Yes, that was definitely my intention to suggest. It looks to me like
ASCIIPlots.jl and DotPlot.jl solves the same problem in a very similar way,
and whether to use Unicode for higher resolution seems like something I
would expect to be an option.
Anyway, the ultimate goal for ASCII art plots, would be to implement it as
a backend for one of the normal plotting packages.
Ivar
kl. 10:06:42 UTC+2 fredag 23. mai 2014 skrev Tobias Knopp følgende:
>
> I think "merge" was meant as: Lets create one uniform package and join the
> efforts. Since ASCIIPlots is not actively maintained I think it would be
> really great if you could take the lead to make an awsome text plotting
> tool.
>
> I like the name TextPlot by the way.
>
> Am Donnerstag, 22. Mai 2014 17:42:06 UTC+2 schrieb Adam Smith:
>>
>> TextPlot seems like a good name.
>>
>> Thanks for the offer on merging, but again, there's really nothing to
>> merge. Adding scatterplots to dotplot will be trivial; I'll do that soon
>> (making dotplot's features a superset of ASCIIPlots). There is nothing
>> compatible/overlapping between these two (small) codebases for merging to
>> make sense.
>>
>> I would be curious what John Myles White thinks about a more complete
>> terminal plotting package for Julia. ASCIIPlots clearly imitates Matlab's
>> plotting functions ("imagesc"), and I was going for something closer to
>> Mathematica or Maple (which are more symbolic-oriented than Matlab), since
>> I think the syntax is prettier. However, I know a large portion of Julia's
>> users are also Matlab users, so if Matlab-compatibility is a goal, you may
>> want to keep the packages separate.
>>
>> On Thursday, May 22, 2014 11:25:01 AM UTC-4, Leah Hanson wrote:
>>>
>>> Maybe something like TextPlot would be a good merged name? It conveys
>>> what the package does (text plots) rather than how it does it (Braille
>>> characters).
>>>
>>> Having a more complete plotting package for the terminal would move
>>> towards having a way to make `plot` just work when you start up a Julia
>>> REPL, which I think is a goal. I'd be happy to help merge them, but
>>> probably won't have time for a couple weeks.
>>>
>>> -- Leah
>>>
>>>
>>> On Thu, May 22, 2014 at 7:49 AM, Adam Smith <[email protected]>wrote:
>>>
>>>> I'm not totally opposed to it, but my initial reaction is not to:
>>>>
>>>> 1. I don't necessarily agree about the name. I personally think
>>>> "dot plot" has a nice ring to it, and it is a more accurate description
>>>> of
>>>> what it does (using Braille characters). This very specifically
>>>> exploits
>>>> Unicode (non-ASCII) characters, so calling it an ASCII plot would be
>>>> misleading (for those who want the restricted character set for some
>>>> reason).
>>>> 2. There's not really a single line of code they have in common, so
>>>> there's nothing to "merge": it would just be a rename. I didn't look at
>>>> the
>>>> code of ASCIIPlots before making it, and we chose completely different
>>>> APIs. For example, ASCIIPlots doesn't have a way to plot functions, and
>>>> DotPlot doesn't (yet) have a way to scatterplot an array.

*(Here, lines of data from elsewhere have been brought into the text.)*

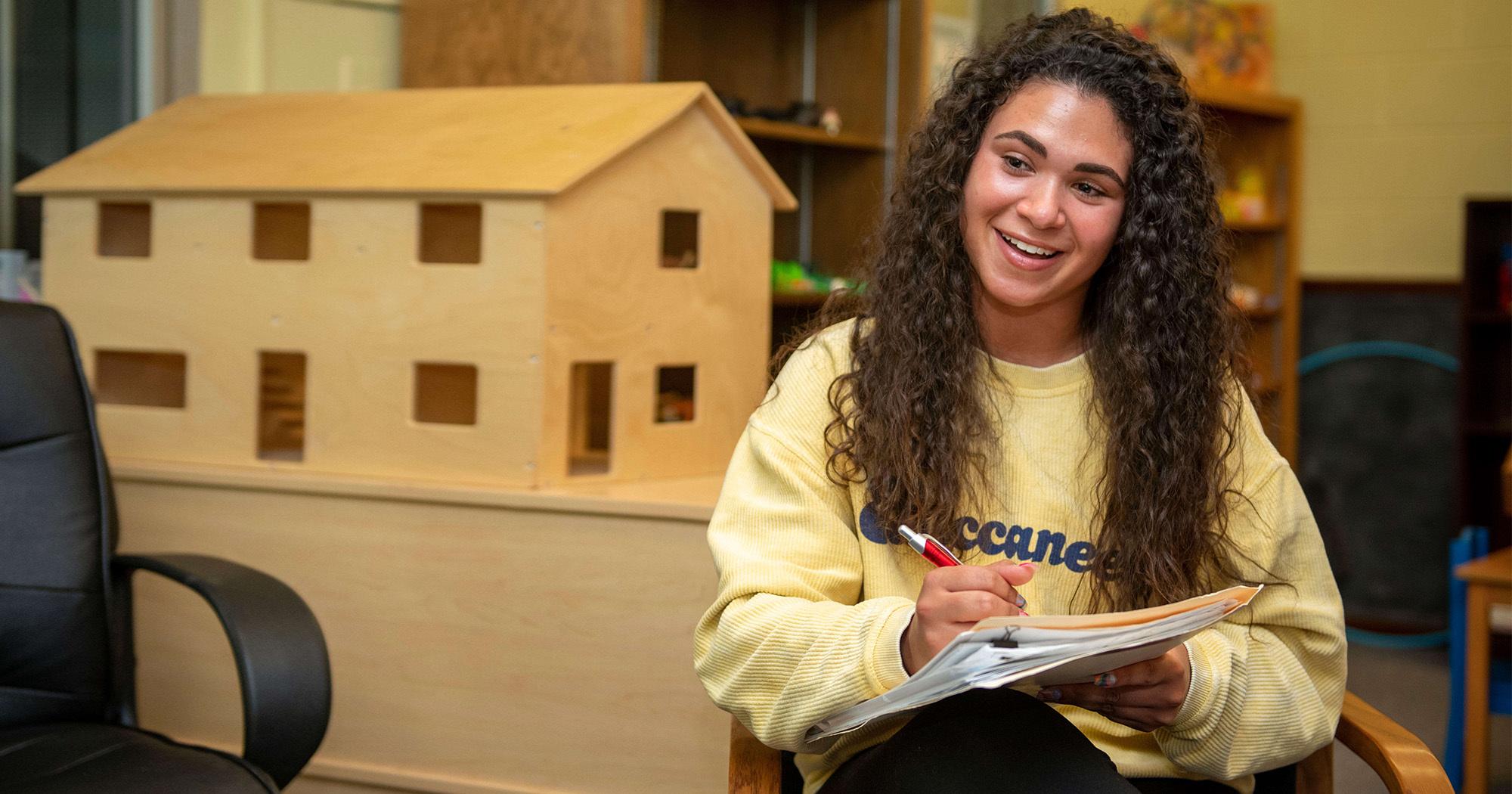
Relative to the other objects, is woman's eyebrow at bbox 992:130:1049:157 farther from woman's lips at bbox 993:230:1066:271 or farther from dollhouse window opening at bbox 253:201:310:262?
dollhouse window opening at bbox 253:201:310:262

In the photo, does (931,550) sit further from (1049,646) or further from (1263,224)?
(1263,224)

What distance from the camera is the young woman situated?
1222 mm

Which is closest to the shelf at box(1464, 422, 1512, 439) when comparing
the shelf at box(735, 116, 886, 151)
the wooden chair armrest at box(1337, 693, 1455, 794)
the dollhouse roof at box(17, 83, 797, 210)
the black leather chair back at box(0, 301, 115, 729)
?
the shelf at box(735, 116, 886, 151)

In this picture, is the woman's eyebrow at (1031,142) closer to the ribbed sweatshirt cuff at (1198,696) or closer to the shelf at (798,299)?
the ribbed sweatshirt cuff at (1198,696)

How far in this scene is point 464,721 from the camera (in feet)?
6.37

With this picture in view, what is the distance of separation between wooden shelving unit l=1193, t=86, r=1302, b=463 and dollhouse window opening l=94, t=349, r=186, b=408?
10.7 feet

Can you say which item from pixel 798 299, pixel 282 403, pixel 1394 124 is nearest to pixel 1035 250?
pixel 282 403

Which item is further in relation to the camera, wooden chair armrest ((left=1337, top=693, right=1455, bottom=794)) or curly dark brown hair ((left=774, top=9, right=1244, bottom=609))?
curly dark brown hair ((left=774, top=9, right=1244, bottom=609))

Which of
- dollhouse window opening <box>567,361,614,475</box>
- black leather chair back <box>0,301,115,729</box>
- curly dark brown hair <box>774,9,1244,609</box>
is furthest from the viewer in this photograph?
dollhouse window opening <box>567,361,614,475</box>

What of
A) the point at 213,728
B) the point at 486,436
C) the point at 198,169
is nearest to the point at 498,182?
the point at 486,436

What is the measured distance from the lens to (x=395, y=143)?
2088 mm

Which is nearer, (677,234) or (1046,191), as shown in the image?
(1046,191)

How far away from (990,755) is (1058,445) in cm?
34

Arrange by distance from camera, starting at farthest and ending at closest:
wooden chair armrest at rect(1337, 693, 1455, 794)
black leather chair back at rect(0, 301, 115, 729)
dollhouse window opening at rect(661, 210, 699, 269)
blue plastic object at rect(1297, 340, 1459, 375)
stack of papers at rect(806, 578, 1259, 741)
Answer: blue plastic object at rect(1297, 340, 1459, 375), dollhouse window opening at rect(661, 210, 699, 269), black leather chair back at rect(0, 301, 115, 729), wooden chair armrest at rect(1337, 693, 1455, 794), stack of papers at rect(806, 578, 1259, 741)
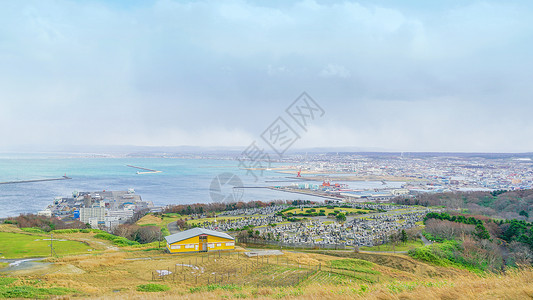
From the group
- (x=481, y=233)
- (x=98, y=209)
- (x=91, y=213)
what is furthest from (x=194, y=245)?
(x=98, y=209)

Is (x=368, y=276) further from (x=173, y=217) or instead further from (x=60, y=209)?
(x=60, y=209)

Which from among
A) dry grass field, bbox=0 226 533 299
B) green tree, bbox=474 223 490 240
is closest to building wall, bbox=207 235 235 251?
dry grass field, bbox=0 226 533 299

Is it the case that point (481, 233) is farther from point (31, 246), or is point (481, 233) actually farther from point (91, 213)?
point (91, 213)

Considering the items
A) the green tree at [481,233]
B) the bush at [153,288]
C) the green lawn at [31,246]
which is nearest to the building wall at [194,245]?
the green lawn at [31,246]

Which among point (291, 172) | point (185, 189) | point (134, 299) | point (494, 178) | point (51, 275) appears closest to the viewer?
point (134, 299)

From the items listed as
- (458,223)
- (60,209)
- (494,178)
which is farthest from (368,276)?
(494,178)

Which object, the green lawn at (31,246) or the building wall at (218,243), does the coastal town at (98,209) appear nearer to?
the green lawn at (31,246)
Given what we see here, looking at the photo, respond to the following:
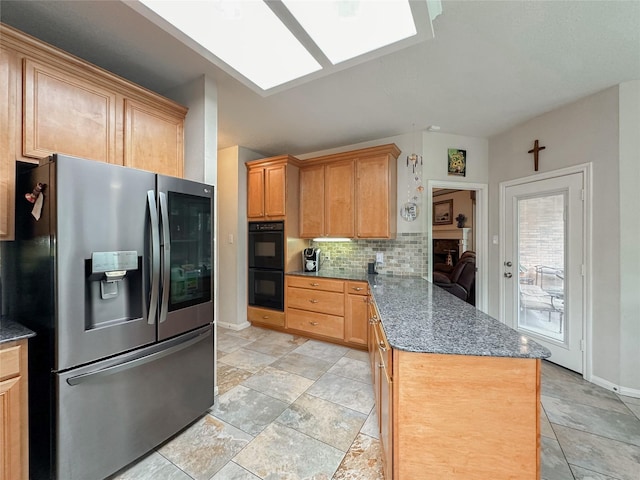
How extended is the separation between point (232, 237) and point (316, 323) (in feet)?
5.55

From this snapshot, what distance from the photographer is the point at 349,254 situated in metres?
3.70

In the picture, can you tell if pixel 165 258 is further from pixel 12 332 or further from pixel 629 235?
pixel 629 235

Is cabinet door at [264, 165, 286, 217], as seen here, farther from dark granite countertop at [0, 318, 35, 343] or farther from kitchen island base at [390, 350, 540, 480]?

>>>> 3. They are both quite small and simple (dotplot is ~100 lines of
>>>> code, ascii is ~250); merging would probably be more work than either
>>>> originally took to create.
>>>>
>>>>
>>>> On Thursday, May 22, 2014 1:31:10 AM UTC-4, Ivar Nesje wrote:
>>>>>
>>>>> Would it make sense to merge this functionality into ASCIIPlots? To me
>>>>> that seems like a better name, and John Myles White is likely to be
>>>>> willing
>>>>> to transfer the repository if you want to be the maintainer. That package
>>>>> started from code posted on the mailing list, and the author thought it
>>>>> was
>>>>> a joke. John packaged it for others to use.